For example the following 'as' file (http://hgwdev.cse.ucsc.edu/~kent/src/unzipped/hg/lib/cytoBand.as is the definition of the table called cytoBand:

table cytoBand
"Describes the positions of cytogenetic bands with a chromosome"
(
string chrom; "Reference sequence chromosome or scaffold"
uint chromStart; "Start position in genoSeq"
uint chromEnd; "End position in genoSeq"
string name; "Name of cytogenetic band"
string gieStain; "Giemsa stain results"
)


will be used to generate the following sql definition
# cytoBand.sql was originally generated by the autoSql program, which also 
# generated cytoBand.c and cytoBand.h. This creates the database representation of
# an object which can be loaded and saved from RAM in a fairly
# automatic way.

Exercise
Please list every field name declared in the cytoBand table definition in the autoSql text.

Dataset excerpts
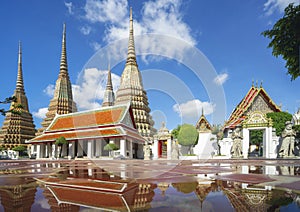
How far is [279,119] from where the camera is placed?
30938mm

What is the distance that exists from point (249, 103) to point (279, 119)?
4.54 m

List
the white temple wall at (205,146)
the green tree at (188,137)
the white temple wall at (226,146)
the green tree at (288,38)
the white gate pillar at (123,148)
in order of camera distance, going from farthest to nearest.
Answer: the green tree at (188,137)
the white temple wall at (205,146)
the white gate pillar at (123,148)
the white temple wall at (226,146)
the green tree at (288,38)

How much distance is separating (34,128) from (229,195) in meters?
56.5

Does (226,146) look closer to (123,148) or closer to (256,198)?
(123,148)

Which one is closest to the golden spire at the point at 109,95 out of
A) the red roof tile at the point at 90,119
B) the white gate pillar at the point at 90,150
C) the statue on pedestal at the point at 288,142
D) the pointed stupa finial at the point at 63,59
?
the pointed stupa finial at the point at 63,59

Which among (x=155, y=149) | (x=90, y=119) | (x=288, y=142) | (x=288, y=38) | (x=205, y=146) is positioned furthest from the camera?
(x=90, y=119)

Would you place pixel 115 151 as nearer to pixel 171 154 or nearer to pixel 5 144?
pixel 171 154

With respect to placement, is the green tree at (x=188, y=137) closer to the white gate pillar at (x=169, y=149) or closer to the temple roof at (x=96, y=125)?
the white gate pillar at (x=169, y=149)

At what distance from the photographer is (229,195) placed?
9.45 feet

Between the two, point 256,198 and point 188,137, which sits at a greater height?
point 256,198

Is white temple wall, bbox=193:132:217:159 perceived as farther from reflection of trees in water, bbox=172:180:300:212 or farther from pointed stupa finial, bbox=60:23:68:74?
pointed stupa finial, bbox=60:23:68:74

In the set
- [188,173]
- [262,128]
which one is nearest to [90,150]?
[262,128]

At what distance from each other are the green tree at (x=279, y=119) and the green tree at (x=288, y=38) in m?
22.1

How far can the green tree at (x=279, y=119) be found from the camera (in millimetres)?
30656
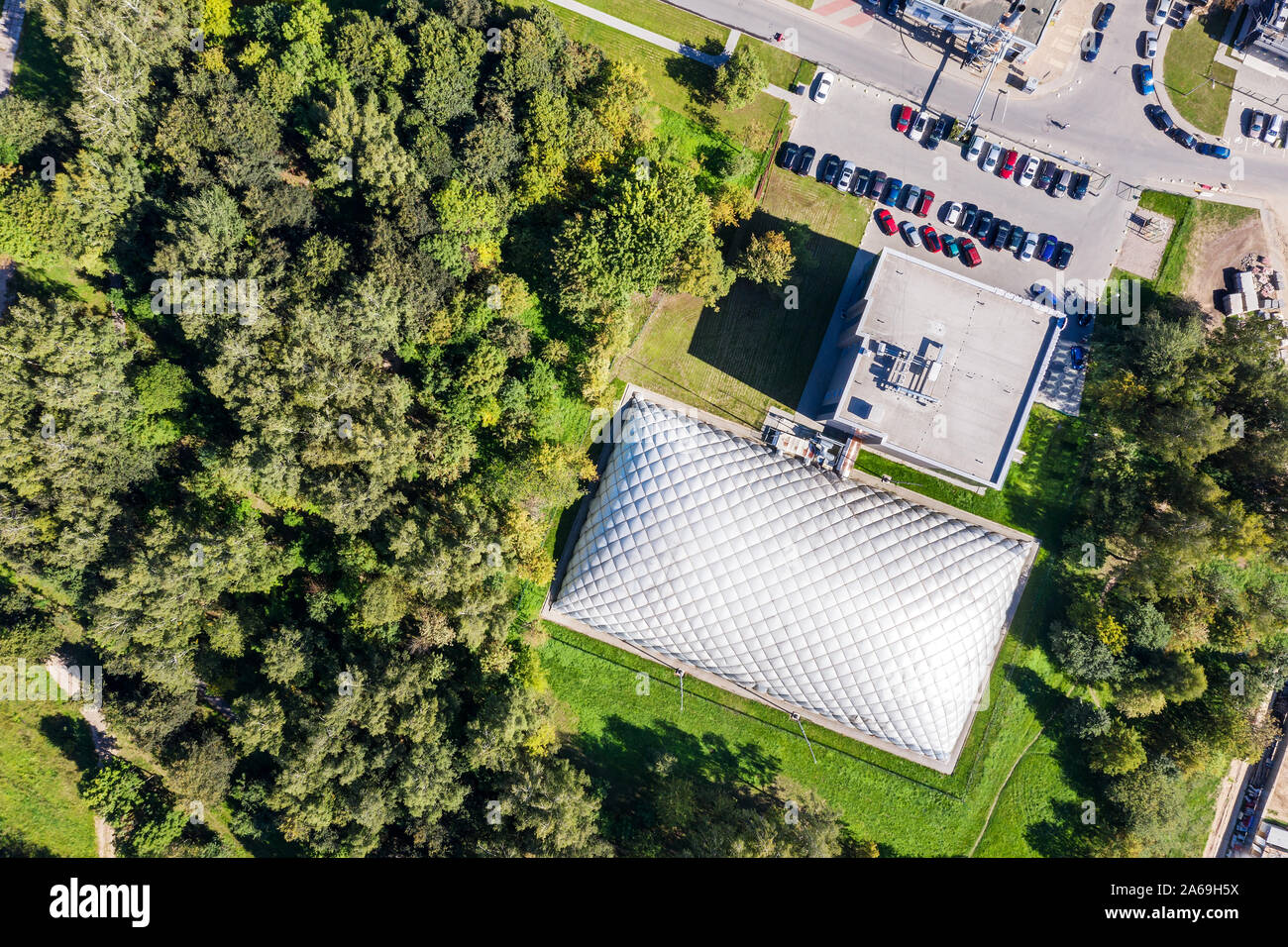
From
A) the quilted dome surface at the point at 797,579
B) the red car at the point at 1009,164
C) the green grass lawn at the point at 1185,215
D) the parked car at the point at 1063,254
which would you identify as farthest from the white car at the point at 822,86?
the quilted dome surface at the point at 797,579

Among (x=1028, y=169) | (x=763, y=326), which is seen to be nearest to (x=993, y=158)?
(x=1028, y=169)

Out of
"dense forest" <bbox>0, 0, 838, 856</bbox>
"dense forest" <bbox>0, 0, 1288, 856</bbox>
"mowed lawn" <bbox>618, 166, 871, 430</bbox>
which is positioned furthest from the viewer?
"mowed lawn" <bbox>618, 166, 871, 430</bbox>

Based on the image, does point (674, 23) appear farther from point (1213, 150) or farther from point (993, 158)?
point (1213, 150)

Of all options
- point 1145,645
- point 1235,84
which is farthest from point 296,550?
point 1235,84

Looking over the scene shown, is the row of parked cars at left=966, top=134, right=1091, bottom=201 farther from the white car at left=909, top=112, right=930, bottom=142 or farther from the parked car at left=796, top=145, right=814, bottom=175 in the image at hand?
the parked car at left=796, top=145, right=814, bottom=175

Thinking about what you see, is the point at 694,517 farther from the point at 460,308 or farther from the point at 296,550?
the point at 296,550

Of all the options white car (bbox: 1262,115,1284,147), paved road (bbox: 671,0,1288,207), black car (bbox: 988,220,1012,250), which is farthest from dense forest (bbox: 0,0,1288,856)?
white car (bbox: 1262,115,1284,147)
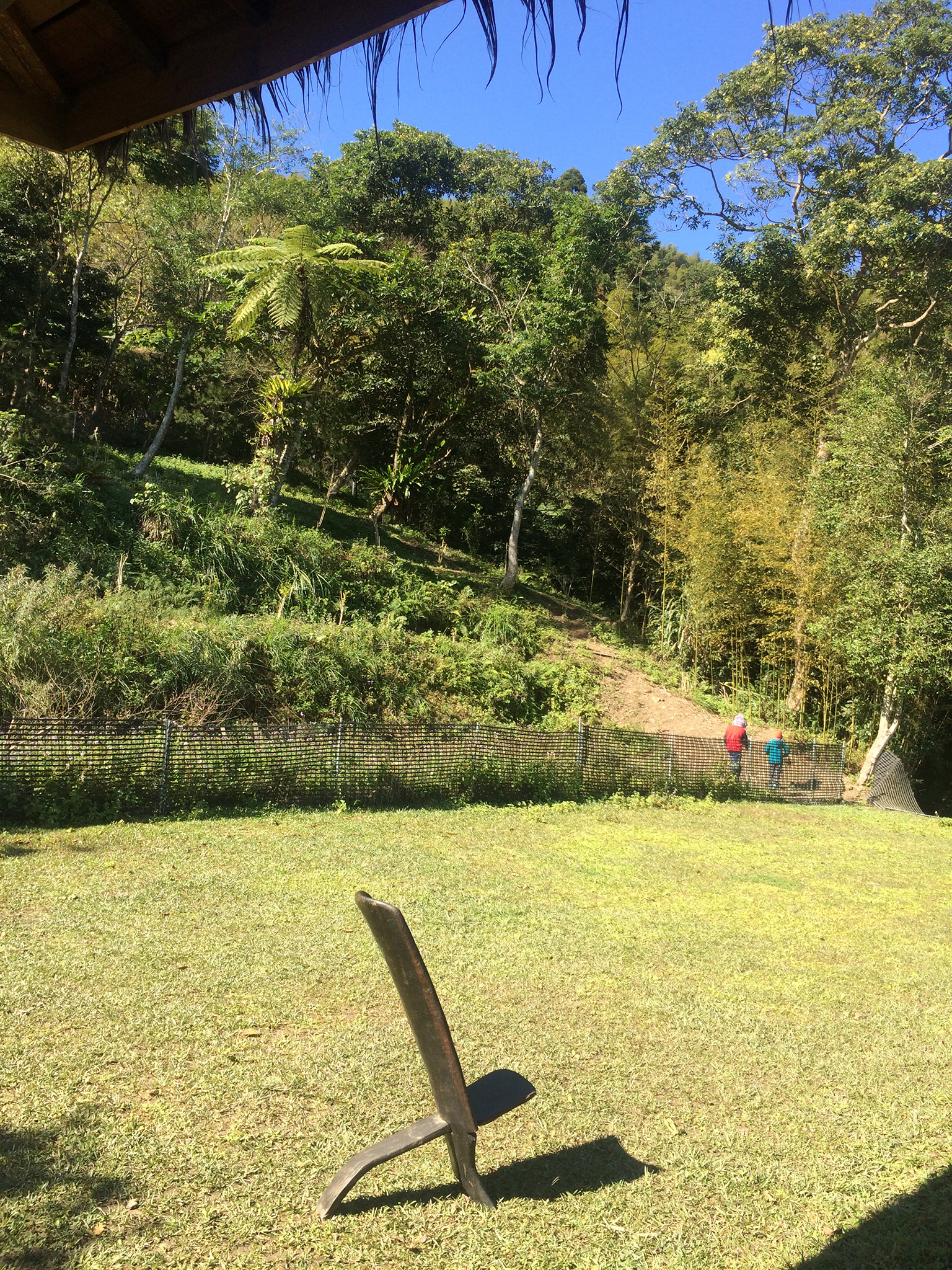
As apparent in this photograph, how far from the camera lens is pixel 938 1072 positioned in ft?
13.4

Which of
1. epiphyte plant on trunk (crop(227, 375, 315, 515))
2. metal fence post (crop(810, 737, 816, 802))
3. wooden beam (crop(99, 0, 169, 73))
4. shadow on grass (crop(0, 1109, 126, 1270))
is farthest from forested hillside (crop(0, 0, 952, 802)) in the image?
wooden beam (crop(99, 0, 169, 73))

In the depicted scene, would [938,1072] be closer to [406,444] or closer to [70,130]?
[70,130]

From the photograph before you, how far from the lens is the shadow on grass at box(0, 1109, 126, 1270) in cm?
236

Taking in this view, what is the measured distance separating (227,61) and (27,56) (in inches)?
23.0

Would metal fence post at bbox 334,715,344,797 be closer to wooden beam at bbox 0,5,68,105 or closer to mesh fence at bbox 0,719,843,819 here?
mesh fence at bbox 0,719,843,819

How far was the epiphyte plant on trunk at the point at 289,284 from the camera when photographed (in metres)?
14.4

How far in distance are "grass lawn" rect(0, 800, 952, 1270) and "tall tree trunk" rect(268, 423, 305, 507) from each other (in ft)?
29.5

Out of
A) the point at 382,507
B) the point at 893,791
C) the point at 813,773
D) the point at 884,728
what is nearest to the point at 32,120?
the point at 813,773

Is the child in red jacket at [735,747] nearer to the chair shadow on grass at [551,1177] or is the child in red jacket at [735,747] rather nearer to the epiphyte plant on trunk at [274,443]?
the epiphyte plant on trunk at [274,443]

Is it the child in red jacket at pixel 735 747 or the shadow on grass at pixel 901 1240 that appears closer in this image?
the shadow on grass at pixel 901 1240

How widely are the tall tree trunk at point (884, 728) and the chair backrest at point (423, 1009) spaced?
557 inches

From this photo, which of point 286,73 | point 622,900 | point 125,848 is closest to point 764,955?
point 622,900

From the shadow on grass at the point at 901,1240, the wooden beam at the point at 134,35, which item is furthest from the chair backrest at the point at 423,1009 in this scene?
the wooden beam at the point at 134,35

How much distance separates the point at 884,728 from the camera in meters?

The answer
chrom, chromStart, chromEnd, name, gieStain